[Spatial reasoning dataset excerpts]

————————

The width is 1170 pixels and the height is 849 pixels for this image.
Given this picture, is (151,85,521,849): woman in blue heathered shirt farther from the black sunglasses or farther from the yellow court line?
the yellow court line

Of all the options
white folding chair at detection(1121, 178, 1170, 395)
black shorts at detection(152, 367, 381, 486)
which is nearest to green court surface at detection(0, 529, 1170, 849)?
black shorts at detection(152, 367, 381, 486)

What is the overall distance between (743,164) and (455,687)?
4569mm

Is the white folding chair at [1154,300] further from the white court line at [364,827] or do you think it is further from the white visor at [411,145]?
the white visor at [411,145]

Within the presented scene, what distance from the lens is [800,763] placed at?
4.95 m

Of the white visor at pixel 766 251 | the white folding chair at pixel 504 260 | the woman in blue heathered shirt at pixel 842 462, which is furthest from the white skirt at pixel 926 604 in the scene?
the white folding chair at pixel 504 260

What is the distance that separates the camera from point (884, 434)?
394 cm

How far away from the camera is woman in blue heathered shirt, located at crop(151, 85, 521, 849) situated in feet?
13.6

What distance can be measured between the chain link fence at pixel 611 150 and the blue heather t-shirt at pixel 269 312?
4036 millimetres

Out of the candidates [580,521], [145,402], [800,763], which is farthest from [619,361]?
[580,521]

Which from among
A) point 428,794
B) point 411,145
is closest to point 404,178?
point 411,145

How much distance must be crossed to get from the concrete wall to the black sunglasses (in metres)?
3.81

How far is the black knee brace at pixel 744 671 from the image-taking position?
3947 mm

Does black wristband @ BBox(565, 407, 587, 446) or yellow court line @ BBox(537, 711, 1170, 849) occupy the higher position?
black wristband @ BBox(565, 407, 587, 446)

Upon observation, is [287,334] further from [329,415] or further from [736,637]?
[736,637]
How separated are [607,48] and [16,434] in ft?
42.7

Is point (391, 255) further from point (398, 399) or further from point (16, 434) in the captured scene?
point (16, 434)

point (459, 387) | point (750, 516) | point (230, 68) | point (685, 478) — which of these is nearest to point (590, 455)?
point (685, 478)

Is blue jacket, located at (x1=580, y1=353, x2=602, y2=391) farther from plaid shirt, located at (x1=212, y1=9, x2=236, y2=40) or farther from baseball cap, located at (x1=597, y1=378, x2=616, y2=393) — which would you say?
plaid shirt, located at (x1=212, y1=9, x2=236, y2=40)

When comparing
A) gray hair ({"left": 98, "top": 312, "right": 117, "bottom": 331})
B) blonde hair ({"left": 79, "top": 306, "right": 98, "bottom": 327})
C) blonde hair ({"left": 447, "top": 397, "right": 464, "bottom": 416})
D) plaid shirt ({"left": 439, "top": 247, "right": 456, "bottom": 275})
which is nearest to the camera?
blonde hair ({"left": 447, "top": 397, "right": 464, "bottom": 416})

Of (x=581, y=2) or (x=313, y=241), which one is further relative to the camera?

————————

#### STATED TASK
Put the rows from the start of the rows through the line containing "4036 millimetres" into a two-column CSV with the columns text and answer. Give one CSV line per row, and put each field in quotation marks with its line breaks replaced by spaces.

#### CORRECT OUTPUT
text,answer
"The width is 1170 pixels and the height is 849 pixels for this image. Given this picture, is (151,85,521,849): woman in blue heathered shirt farther from the black sunglasses or farther from the yellow court line?","the yellow court line"
"Of all the options white folding chair at detection(1121, 178, 1170, 395) black shorts at detection(152, 367, 381, 486) which is nearest to green court surface at detection(0, 529, 1170, 849)?","black shorts at detection(152, 367, 381, 486)"
"What is the overall distance between (743,164) and (455,687)?","4569mm"
"Is the white folding chair at [1154,300] further from the white court line at [364,827] or do you think it is further from the white visor at [411,145]?","the white visor at [411,145]"
"Within the presented scene, what distance from the lens is [800,763] placed at?","4.95 m"
"Of the white visor at pixel 766 251 | the white folding chair at pixel 504 260 | the woman in blue heathered shirt at pixel 842 462, which is furthest from the white skirt at pixel 926 604 in the scene?","the white folding chair at pixel 504 260"
"What is the distance that separates the camera from point (884, 434)?","394 cm"
"How far away from the camera is woman in blue heathered shirt, located at crop(151, 85, 521, 849) situated in feet?","13.6"
"What distance can be measured between the chain link fence at pixel 611 150 and the blue heather t-shirt at pixel 269 312?","4036 millimetres"